» Exercise task
Which lines in the items below contain the string "image", matched with case? Copy out each such line in full.

» Rows
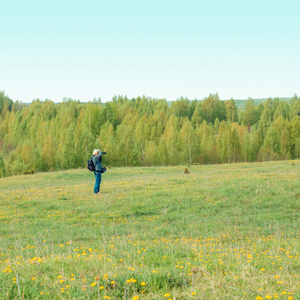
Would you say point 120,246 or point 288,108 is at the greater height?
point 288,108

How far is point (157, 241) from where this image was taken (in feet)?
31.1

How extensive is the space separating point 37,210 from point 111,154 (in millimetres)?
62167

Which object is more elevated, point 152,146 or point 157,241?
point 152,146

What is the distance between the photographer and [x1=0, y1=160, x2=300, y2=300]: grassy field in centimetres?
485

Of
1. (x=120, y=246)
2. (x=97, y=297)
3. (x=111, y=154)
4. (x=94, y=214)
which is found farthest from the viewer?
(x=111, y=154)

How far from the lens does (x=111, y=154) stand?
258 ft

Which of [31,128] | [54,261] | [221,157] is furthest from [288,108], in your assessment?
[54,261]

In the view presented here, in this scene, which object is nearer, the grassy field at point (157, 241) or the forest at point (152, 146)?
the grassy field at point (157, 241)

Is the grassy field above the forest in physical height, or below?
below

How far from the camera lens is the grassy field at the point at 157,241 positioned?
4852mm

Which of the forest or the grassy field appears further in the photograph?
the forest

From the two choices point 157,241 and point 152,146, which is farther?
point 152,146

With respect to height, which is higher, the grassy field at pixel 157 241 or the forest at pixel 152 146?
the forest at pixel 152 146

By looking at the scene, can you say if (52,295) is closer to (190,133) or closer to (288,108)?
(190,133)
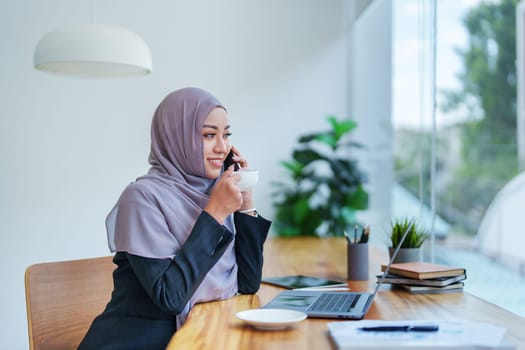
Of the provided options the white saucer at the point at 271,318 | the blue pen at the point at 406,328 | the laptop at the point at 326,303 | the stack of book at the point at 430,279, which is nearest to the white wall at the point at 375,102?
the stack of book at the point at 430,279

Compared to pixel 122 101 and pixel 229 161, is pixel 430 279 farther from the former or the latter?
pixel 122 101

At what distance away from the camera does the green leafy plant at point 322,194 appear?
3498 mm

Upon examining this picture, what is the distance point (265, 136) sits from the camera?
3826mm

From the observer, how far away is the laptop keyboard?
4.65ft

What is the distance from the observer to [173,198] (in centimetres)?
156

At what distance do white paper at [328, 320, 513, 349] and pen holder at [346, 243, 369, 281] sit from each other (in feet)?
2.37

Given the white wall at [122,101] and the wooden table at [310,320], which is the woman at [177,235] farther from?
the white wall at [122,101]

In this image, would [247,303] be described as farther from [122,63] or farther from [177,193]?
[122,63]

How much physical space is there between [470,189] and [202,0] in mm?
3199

---

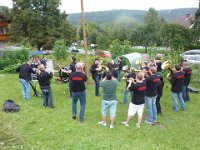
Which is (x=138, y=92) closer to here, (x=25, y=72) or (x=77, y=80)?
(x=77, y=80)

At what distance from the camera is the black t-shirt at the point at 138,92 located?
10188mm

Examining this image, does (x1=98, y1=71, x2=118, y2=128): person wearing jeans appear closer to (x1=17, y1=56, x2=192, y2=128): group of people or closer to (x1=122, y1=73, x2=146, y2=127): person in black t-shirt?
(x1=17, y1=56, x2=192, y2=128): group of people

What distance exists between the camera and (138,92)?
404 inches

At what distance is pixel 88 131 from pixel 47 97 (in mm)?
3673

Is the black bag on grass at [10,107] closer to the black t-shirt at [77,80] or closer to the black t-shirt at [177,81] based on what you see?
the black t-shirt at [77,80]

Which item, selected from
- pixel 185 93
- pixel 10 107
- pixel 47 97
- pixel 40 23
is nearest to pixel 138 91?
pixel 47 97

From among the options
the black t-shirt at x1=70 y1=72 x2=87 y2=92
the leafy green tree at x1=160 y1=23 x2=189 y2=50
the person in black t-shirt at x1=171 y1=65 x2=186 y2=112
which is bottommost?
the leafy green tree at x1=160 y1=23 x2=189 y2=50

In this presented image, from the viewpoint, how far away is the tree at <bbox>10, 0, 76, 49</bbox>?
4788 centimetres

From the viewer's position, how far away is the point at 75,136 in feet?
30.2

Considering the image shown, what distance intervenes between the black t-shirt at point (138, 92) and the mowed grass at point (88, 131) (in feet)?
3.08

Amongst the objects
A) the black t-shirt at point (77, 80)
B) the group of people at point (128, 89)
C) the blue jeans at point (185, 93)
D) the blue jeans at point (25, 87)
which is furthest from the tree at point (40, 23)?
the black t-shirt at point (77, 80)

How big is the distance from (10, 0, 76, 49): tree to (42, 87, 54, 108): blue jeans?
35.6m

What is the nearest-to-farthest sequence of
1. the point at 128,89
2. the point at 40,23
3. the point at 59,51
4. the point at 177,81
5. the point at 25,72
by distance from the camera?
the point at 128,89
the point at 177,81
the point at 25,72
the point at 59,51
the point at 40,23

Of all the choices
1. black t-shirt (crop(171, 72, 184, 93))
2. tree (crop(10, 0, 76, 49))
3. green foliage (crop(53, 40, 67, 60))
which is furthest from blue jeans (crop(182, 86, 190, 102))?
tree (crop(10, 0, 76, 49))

--

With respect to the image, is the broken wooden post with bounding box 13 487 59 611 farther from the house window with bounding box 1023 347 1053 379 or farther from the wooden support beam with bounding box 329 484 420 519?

» Exercise result
How far is point (157, 241) from where this image was taken (in feet)?
In this image, would [247,303] be described as farther from [122,63] or farther from [177,193]?
Examining this image, does (x1=98, y1=71, x2=118, y2=128): person wearing jeans appear closer to (x1=17, y1=56, x2=192, y2=128): group of people or closer to (x1=122, y1=73, x2=146, y2=127): person in black t-shirt?
In this presented image, from the viewpoint, how far away is the tree at <bbox>10, 0, 76, 49</bbox>?
Considering the image shown, what distance intervenes between the black t-shirt at point (138, 92) and the mowed grass at point (88, 131) (in feet)?
With respect to the image, is the broken wooden post with bounding box 13 487 59 611 farther from the house window with bounding box 1023 347 1053 379 or farther from the wooden support beam with bounding box 329 484 420 519?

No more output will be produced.